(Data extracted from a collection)
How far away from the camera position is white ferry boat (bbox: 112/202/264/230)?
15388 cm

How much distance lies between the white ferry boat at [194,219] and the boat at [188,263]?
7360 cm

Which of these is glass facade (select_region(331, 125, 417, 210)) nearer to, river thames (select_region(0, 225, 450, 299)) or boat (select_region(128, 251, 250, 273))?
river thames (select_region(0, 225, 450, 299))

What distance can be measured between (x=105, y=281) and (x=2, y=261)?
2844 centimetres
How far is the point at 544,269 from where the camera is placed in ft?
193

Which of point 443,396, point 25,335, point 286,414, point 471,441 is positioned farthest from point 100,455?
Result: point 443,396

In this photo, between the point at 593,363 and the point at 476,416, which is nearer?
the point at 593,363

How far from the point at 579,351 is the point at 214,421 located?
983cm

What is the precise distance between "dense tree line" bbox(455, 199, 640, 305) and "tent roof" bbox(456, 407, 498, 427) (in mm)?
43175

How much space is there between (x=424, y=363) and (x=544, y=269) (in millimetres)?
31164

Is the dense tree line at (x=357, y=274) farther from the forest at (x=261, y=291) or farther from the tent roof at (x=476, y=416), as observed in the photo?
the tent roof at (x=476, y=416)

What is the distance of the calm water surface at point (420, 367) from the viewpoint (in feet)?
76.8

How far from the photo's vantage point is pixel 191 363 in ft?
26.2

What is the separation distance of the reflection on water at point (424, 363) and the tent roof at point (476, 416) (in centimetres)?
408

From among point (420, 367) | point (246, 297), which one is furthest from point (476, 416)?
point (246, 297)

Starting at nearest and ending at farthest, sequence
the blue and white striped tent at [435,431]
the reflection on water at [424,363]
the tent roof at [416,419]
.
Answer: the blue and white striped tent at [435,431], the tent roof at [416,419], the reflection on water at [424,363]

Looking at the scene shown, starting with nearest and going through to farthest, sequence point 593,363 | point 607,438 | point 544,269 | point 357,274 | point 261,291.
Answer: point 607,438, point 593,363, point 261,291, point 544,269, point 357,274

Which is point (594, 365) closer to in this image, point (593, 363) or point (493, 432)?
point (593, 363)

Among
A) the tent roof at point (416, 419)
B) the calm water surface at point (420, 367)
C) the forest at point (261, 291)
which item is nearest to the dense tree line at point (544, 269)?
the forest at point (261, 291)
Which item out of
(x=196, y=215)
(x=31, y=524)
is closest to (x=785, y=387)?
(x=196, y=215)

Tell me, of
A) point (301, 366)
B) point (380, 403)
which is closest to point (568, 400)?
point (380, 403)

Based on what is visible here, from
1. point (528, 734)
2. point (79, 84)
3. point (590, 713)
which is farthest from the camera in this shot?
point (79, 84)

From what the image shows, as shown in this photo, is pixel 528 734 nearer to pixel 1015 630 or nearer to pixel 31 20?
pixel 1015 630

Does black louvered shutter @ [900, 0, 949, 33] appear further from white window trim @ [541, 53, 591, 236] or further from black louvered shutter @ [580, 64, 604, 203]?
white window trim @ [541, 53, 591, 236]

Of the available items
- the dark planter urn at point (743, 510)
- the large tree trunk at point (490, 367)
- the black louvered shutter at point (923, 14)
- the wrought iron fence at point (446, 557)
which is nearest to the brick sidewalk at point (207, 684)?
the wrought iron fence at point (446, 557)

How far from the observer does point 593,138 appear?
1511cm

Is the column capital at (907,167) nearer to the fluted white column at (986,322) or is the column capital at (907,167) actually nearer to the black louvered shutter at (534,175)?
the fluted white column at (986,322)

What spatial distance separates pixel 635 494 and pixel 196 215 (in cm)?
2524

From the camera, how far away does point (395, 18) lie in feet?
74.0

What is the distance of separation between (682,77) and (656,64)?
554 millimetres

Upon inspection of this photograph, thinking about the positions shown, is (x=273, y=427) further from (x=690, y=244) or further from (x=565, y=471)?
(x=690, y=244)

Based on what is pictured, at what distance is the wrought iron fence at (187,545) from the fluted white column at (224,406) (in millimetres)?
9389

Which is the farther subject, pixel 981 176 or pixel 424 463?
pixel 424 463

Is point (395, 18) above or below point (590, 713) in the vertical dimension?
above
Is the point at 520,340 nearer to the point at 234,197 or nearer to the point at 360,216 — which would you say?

▸ **Job**: Rewrite the entries from the line with "What is the distance of separation" through the end of the entries, requests included. Multiply every distance and coordinate in the answers by 1.95 and round to whole numbers, with halves rounding up, leaving the numbers in the requests unchanged.

▸ **Answer to this exercise**:
What is the distance of separation between (682,77) and (656,64)?
1080 millimetres

Upon inspection of this photograph, thinking about the positions shown, is (x=273, y=427) further from (x=690, y=244) or further from (x=565, y=471)?
(x=1346, y=476)

Based on what is pictured, at what distance is the wrought iron fence at (187,545) from the fluted white column at (224,406) (in millimetres)?
18309

Which is the farther subject, pixel 981 176 or pixel 424 463?
pixel 827 903

Is point (395, 18) above or below point (590, 713) in the vertical dimension?
above
Is the point at 520,340 nearer to the point at 234,197 or nearer to the point at 360,216 — which would you say?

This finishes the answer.